# Taylor's Theorem - Chapter 10, page 13

Discussion in 'CM2' started by Benjamin Bickers, Jan 30, 2020.

1. Hi All,

I have a question on the Taylor's Theorem that is given in the notes in Chapter 10, page 13 that I was hoping someone might be able to answer.

The theorem is given to the second order in the notes as follows (sorry for the ugly formulas!):

df(xt) = f'(xt)dxt + 1/2f''(xt)(dxt)^2 + …

The reader is then referred to the tables page 3 if unfamiliar with the above theorem.

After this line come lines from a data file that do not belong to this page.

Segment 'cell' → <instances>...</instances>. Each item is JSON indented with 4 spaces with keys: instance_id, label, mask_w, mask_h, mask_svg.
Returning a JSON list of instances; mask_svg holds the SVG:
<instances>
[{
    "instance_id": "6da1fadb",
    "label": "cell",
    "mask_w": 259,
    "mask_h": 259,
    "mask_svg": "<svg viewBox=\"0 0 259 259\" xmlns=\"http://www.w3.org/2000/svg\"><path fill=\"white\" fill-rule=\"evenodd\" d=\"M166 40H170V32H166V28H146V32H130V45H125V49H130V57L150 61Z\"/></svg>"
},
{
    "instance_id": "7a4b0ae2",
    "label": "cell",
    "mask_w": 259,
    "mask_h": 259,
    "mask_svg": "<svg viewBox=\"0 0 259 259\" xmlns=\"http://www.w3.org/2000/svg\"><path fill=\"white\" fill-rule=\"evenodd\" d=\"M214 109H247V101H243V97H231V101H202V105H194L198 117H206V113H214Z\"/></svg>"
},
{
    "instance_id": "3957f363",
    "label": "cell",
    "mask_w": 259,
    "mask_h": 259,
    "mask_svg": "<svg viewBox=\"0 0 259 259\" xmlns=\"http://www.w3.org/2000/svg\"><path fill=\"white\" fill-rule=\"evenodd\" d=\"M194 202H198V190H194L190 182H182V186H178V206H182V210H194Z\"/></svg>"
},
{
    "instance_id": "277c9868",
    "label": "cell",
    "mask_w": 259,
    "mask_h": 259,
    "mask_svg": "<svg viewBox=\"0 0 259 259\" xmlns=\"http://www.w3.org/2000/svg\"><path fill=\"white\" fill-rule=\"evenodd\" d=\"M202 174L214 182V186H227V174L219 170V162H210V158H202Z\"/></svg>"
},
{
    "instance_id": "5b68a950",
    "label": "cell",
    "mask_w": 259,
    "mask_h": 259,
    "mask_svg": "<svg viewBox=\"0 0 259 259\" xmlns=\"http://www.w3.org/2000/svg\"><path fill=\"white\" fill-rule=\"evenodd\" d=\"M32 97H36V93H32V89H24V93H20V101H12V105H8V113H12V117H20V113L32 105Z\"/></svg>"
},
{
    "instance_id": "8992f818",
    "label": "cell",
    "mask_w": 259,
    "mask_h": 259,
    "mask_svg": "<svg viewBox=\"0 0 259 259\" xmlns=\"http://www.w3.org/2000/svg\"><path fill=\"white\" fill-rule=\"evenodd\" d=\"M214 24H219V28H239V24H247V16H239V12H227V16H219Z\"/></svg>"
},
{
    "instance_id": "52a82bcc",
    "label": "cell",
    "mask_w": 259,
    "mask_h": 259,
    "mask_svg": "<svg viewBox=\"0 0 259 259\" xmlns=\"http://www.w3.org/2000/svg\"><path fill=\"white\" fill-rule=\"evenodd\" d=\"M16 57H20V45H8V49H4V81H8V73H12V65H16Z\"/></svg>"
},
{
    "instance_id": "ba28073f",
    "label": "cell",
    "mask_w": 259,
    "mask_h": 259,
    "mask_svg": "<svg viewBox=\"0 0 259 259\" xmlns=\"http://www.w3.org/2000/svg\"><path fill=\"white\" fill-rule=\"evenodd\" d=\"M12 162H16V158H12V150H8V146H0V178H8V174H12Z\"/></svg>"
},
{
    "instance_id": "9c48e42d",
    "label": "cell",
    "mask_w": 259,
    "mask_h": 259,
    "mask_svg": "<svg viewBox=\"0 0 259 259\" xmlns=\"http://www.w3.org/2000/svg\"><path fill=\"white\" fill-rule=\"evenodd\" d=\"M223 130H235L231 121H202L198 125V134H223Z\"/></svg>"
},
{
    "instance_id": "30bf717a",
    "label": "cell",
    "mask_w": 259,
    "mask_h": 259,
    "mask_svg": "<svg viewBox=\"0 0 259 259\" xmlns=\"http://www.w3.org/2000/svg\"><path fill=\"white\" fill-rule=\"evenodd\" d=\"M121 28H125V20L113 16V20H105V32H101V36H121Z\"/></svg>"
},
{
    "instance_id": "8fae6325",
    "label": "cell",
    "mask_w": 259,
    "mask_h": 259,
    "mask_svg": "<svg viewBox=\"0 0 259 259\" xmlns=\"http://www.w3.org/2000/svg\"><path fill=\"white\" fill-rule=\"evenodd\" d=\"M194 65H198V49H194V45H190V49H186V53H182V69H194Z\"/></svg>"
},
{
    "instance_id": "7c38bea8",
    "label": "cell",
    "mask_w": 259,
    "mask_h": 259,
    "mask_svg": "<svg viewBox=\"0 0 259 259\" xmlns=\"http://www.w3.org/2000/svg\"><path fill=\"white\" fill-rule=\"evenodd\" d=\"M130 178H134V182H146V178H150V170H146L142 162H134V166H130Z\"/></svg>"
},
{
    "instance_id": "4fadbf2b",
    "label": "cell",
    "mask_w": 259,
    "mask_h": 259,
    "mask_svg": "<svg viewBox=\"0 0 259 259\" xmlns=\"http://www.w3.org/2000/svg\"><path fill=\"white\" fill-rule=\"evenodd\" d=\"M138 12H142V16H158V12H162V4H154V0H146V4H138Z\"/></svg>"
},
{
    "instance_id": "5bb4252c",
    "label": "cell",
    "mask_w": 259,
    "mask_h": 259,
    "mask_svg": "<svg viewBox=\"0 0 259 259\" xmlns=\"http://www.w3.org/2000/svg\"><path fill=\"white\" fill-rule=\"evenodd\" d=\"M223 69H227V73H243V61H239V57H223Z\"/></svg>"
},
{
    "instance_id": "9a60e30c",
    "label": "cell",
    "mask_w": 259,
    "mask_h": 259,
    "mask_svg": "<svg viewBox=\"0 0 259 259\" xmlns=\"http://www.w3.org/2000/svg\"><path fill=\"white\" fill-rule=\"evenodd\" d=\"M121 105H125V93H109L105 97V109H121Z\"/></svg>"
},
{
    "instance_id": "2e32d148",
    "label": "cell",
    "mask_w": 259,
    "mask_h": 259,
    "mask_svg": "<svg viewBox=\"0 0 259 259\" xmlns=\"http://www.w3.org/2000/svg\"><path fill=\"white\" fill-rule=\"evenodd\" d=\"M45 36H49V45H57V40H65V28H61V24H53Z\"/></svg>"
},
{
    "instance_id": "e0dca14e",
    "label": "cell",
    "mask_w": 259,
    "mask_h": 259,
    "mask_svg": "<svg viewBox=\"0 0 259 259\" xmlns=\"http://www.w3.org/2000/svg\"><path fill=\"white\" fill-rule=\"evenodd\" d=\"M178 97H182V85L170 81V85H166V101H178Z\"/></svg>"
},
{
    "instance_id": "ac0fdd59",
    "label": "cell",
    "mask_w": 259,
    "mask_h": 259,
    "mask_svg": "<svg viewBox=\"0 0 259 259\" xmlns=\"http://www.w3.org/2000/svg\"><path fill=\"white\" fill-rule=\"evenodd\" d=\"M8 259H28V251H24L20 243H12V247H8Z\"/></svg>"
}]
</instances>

However, the theorem given in the tables looks very different:

f(x+h) = f(x) + hf'(x) + 1/2h^2f''(x) + …

I can't, through renaming variables and moving parts around, get from the first theorem to the second, does anyone know how these two formulas can be reconciled?

Thanks very much!

2. let df(x) = f(x+h) - f(x)

then h= dxt in the top formula

Last edited: Jan 30, 2020
3. Hi studier,

Thanks for getting back so quickly!

That was along my line of thinking, however, I don't think we can say that df(xt) = f(xt + dxt) - f(xt).

For example, say f(xt) = xt^2, then the LHS = dxt^2 and RHS = (x+dxt)^2 - xt^2 = d^2.xt^2 + 2dxt^2
Dividing both sides by d gives: LHS = xt^2 and RHS = dxt^2 + 2xt^2
letting d tend to zero gives: LHS = xt^2 and RHS = 2xt^2
which aren't equal - am I missing something obvious here?

Sorry again for the ugly formulas!

Thanks again!

4. Hi,

The below is my reconciliation 'attempt' .

1. f(x+h) = f(x) + hf'(x) + 1/2h^2f''(x) + …
subtracting f(x)
2. f(x+h) - f(x) = hf'(x) + 1/2h^2f''(x) + ...
dividing by h
3. [f(x+h) - f(x)] / h = f'(x) + 1/2hf''(x) + ...
taking the limit as h tends to 0+
4. df / dh = f’(x) + 1/2dhf''(x) + ...
multiplying by dh
5. df = f’(x)dh + 1/2(dh)^2f''(x) + ... [end of rec].

Hope that helps.

Last edited: Feb 3, 2020
5. Ah I see - that makes sense - thanks very much Mugono!

Now I just have to get my head around the rest of this stuff!